Figure 1. Typical images of the right internal carotid artery(R-ICA). (A)(B)(D)HR-VWI shows an isointensity plaque on T1WI, T2WI and TOF sequences on the right internal carotid artery wall (arrow) without postgadolinium enhancement(E). (C)3D fusion image shows that maximum lipid-rich necrotic core percentage > 40%. (F)Pathological result shows that a large amount of lipid components in the plaque.

Figure 2. The bar plot comparing the maximum lipid-rich necrotic core percentage between stroke group and non-stroke group. The bar plot shows that the distribution of two groups are concentrated below 20%, but the proportion of lipid-rich necrotic core of more than 40% in stroke group is higher than that in non-stroke group. The distribution difference between two groups is statistically significant(Z=-7.068, P<0.001).

Figure 3. The bar plot and the box plot comparing CAS scores between stroke group and non-stroke group. Compared with non-stroke group, there are more high-risk grades of plaques in stroke group and fewer low-risk grades, and the overall distribution of CAS scores in stroke group is higher than that in non-stroke group. The distribution difference between two groups is statistically significant(Z=-6.789, P<0.001).

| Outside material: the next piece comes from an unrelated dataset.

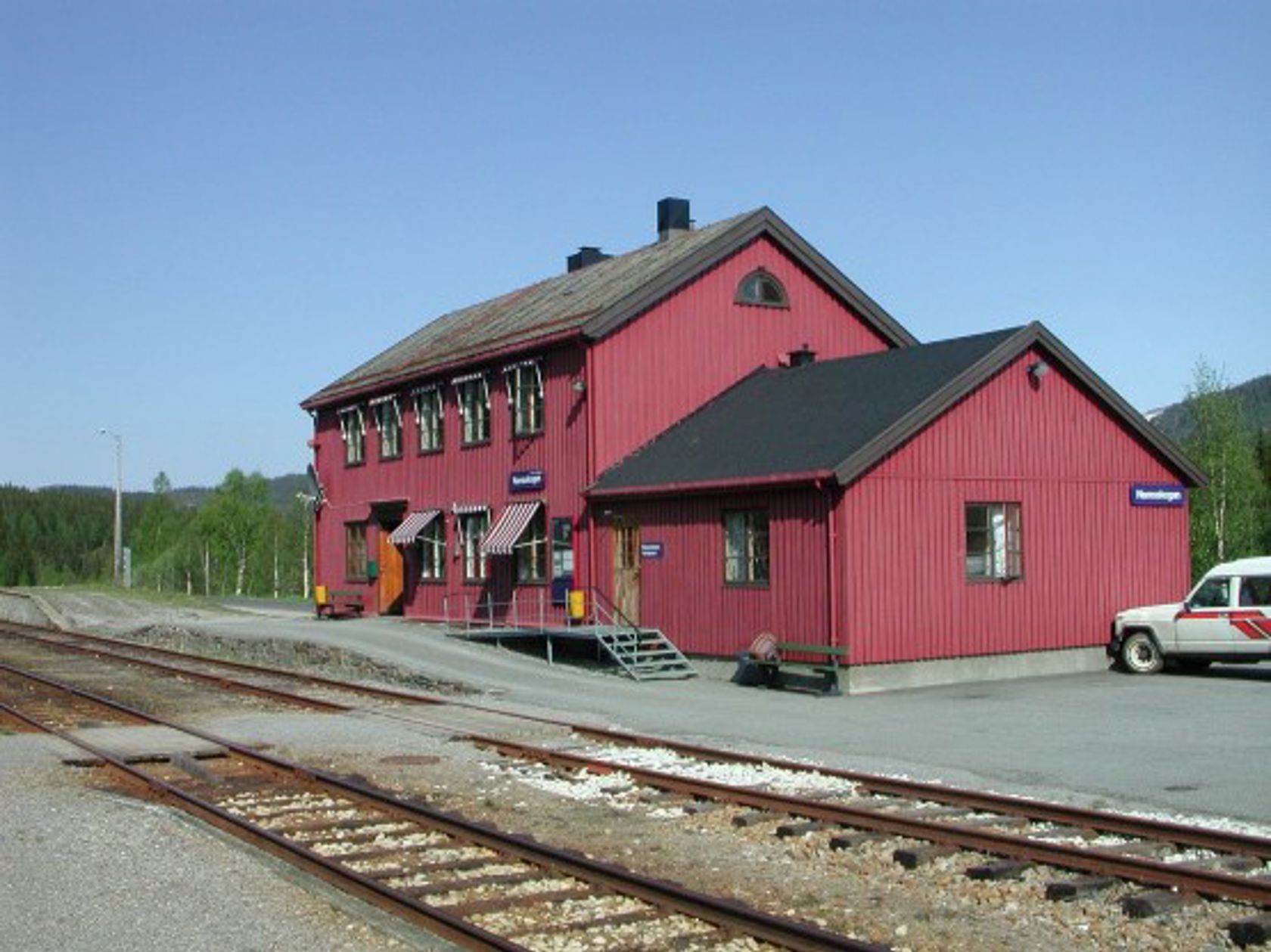 Exterior view of Namsskogan station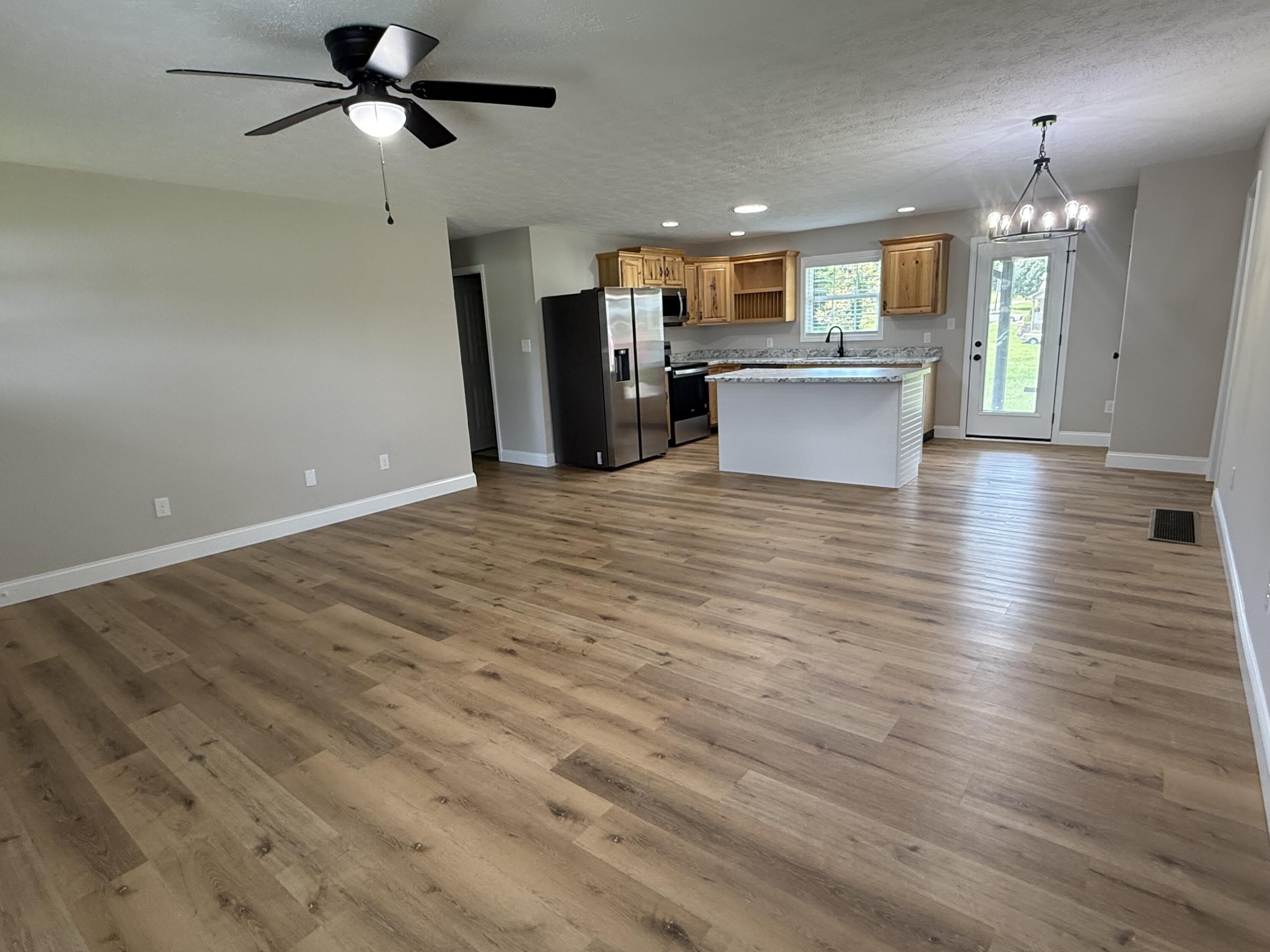 403 Opossum Kingdom Road – photo 4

Figure 4. Receiver operating characteristic curves of the maximum lipid-rich necrotic core percentage for diagnosing vulnerable plaques. The area under the ROC curve (AUC) is 0.910, the standard error is 0.053, the 95% confidence interval is 0.807~1.000, P<0.001. It can be proved that the maximum lipid-rich necrotic core percentage is more valuable in diagnosing vulnerable plaques.